When the nation’s governors met this spring, they heard testimony that U.S. workers had average benefit costs amounting to $5.50 an hour---before wage rates are even considered. How can American companies compete? Governors asked. Apparently, the corporate answer is to outsource white-collar jobs along with blue-collar work.
A recent article in the New York Times warns the Chinese have excess capacity in nine key manufacturing categories. Since President Bush took office in 2001, America has lost 2.6 million manufacturing jobs. The U.S. trade deficit runs a staggering $600 billion a year, Bush’s new record.
Against this background, it makes no economic sense for the United States to fragment health care among a hodgepodge of systems with separate administrative structures and regulations: Medicare, Medicaid, the Veterans Administration, the Defense Department, the Federal Employees Plan, Federal-State programs to cover children, a flock of state and local government employee plans and finally private insurance plans often top-heavy with administrative costs. Add to this 44 million persons without health insurance who seek treatment at expensive hospital emergency rooms often with costs left for hospitals and local governments to pay. What a tangled mess! Clearly we lack a rational, cost effective health care system.
The One-Payer Necessity
Health care in the richest nation on earth is broken. It is obvious the United States needs one-payer, national health insurance to level the playing field for all employers and employees!
Bush now offers $9 billion a year in new tax incentives for individuals who set up Health Savings Accounts. This is on top of his enacted tax cuts: 36 percent gone into the pockets of the richest one percent of Americans with average incomes of $1.2 million, according to the nonpartisan Congressional Budget Office.
Brace yourselves for what was by far the worst feature of the new Medicare law -- a section that doesn’t apply to retirees 65 and older -- the creation of tax-free Health Savings Accounts. You qualify for up to a $5,150 a year tax deduction if you’re covered by a catastrophic health plan with at least a $1,000 deductible for an individual, $2,000 for a family. The larger the deductible, the lower the employer’s cost.
Brothers and sisters, this is not the proverbial camel’s nose under the tent. This is the whole animal in your tent chewing its cud. It’s the ultimate conservative fantasy, the richer you are, the bigger the tax break. And naturally employers would love to shuck ever-costlier comprehensive health benefits in favor of cheap catastrophic plans that appeal to the wealthy and the healthy. Non-union employers will flock to this option leaving unionized employers exposed to devastating cost competition!

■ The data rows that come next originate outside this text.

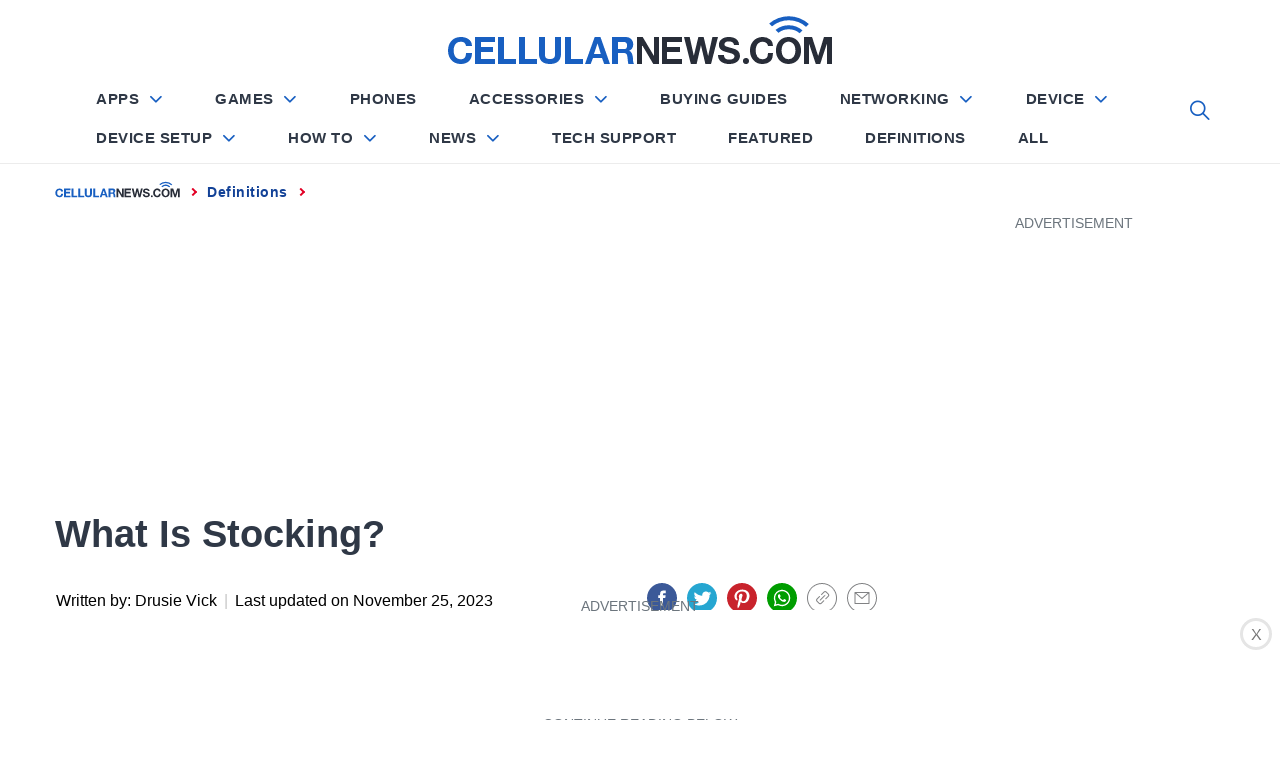

--- FILE ---
content_type: text/html; charset=utf-8
request_url: https://www.google.com/recaptcha/api2/aframe
body_size: 265
content:
<!DOCTYPE HTML><html><head><meta http-equiv="content-type" content="text/html; charset=UTF-8"></head><body><script nonce="Roa-JOimdF87vAZIbXIAuA">/** Anti-fraud and anti-abuse applications only. See google.com/recaptcha */ try{var clients={'sodar':'https://pagead2.googlesyndication.com/pagead/sodar?'};window.addEventListener("message",function(a){try{if(a.source===window.parent){var b=JSON.parse(a.data);var c=clients[b['id']];if(c){var d=document.createElement('img');d.src=c+b['params']+'&rc='+(localStorage.getItem("rc::a")?sessionStorage.getItem("rc::b"):"");window.document.body.appendChild(d);sessionStorage.setItem("rc::e",parseInt(sessionStorage.getItem("rc::e")||0)+1);localStorage.setItem("rc::h",'1768973897420');}}}catch(b){}});window.parent.postMessage("_grecaptcha_ready", "*");}catch(b){}</script></body></html>

--- FILE ---
content_type: application/javascript
request_url: https://cellularnews.com/wp-content/plugins/cn-lozad//assets/js/lozad.min.js?ver=5.2.12
body_size: 959
content:
/*! lozad.js - v1.15.0 - 2020-05-23
* https://github.com/ApoorvSaxena/lozad.js
* Copyright (c) 2020 Apoorv Saxena; Licensed MIT */
!function (t, e) { "object" == typeof exports && "undefined" != typeof module ? module.exports = e() : "function" == typeof define && define.amd ? define(e) : t.lozad = e() }(this, function () {
   "use strict";
/**
   * Detect IE browser
   * @const {boolean}
   * @private
   */var u = "undefined" != typeof document && document.documentMode, c = {
      rootMargin: "0px 0px 400px 0px", threshold: 0, load: function (t) {
         if ("picture" === t.nodeName.toLowerCase()) { var e = document.createElement("img"); u && t.getAttribute("data-iesrc") && (e.src = t.getAttribute("data-iesrc")), t.getAttribute("data-alt") && (e.alt = t.getAttribute("data-alt")), t.append(e) } if ("video" === t.nodeName.toLowerCase() && !t.getAttribute("data-src") && t.children) { for (var r = t.children, a = void 0, i = 0; i <= r.length - 1; i++)(a = r[i].getAttribute("data-src")) && (r[i].src = a); t.load() } t.getAttribute("data-poster") && (t.poster = t.getAttribute("data-poster")), t.getAttribute("data-src") && (t.src = t.getAttribute("data-src")), t.getAttribute("data-srcset") && t.setAttribute("srcset", t.getAttribute("data-srcset")); var o = ","; if (t.getAttribute("data-background-delimiter") && (o = t.getAttribute("data-background-delimiter")), t.getAttribute("data-background-image")) t.style.backgroundImage = "url('" + t.getAttribute("data-background-image").split(o).join("'),url('") + "')"; else if (t.getAttribute("data-background-image-set")) {
            var n = t.getAttribute("data-background-image-set").split(o), d = n[0].substr(0, n[0].indexOf(" ")) || n[0];// Substring before ... 1x
            d = -1 === d.indexOf("url(") ? "url(" + d + ")" : d, 1 === n.length ? t.style.backgroundImage = d : t.setAttribute("style", (t.getAttribute("style") || "") + "background-image: " + d + "; background-image: -webkit-image-set(" + n + "); background-image: image-set(" + n + ")")
         } t.getAttribute("data-toggle-class") && t.classList.toggle(t.getAttribute("data-toggle-class"))
      }, loaded: function () { }
   }; function l(t) { t.setAttribute("data-loaded", !0) } var b = function (t) { return "true" === t.getAttribute("data-loaded") }; return function () { var r, a, i = 0 < arguments.length && void 0 !== arguments[0] ? arguments[0] : ".lozad", t = 1 < arguments.length && void 0 !== arguments[1] ? arguments[1] : {}, e = Object.assign({}, c, t), o = e.root, n = e.rootMargin, d = e.threshold, u = e.load, g = e.loaded, s = void 0; return "undefined" != typeof window && window.IntersectionObserver && (s = new IntersectionObserver((r = u, a = g, function (t, e) { t.forEach(function (t) { (0 < t.intersectionRatio || t.isIntersecting) && (e.unobserve(t.target), b(t.target) || (r(t.target), l(t.target), a(t.target))) }) }), { root: o, rootMargin: n, threshold: d })), { observe: function () { for (var t = function (t) { var e = 1 < arguments.length && void 0 !== arguments[1] ? arguments[1] : document; return t instanceof Element ? [t] : t instanceof NodeList ? t : e.querySelectorAll(t) }(i, o), e = 0; e < t.length; e++)b(t[e]) || (s ? s.observe(t[e]) : (u(t[e]), l(t[e]), g(t[e]))) }, triggerLoad: function (t) { b(t) || (u(t), l(t), g(t)) }, observer: s } }
});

According to Business Week, May 24, 2004, “Conservatives would require workers to pay taxes on some of the value of employer-provided insurance but give them tax breaks for buying insurance on their own. That’s a far more controversial step than Bush is likely to propose in a tight re-election campaign.” Be warned this is what the President means when he talks about giving workers and their families “ownership” of health care in America: you’re on your own. Also never forget, if re-elected, Bush is on record to compel future retirees to “own” their Social Security Accounts and play the yo-yo stock market.
As President Bush proclaimed on a recent campaign stop, “I need four more years to complete the work.”
This is the reason to vote Nov. 2 for John Kerry, the AFL-CIO’s endorsed candidate for president. It’s up to each of us to mobilize current and retired union members, family and friends to block a second term for Bush and his risky privatization schemes.
This commentary is reprinted from “Gopher Retiree”, the newsletter of the Minnesota State Retiree Council, AFL-CIO. Last month, the Minnesota AFL-CIO convention adopted a resolution sponsored by the Retirees Council, “supporting a not-for-profit, single-payer, national health care plan for all Americans.”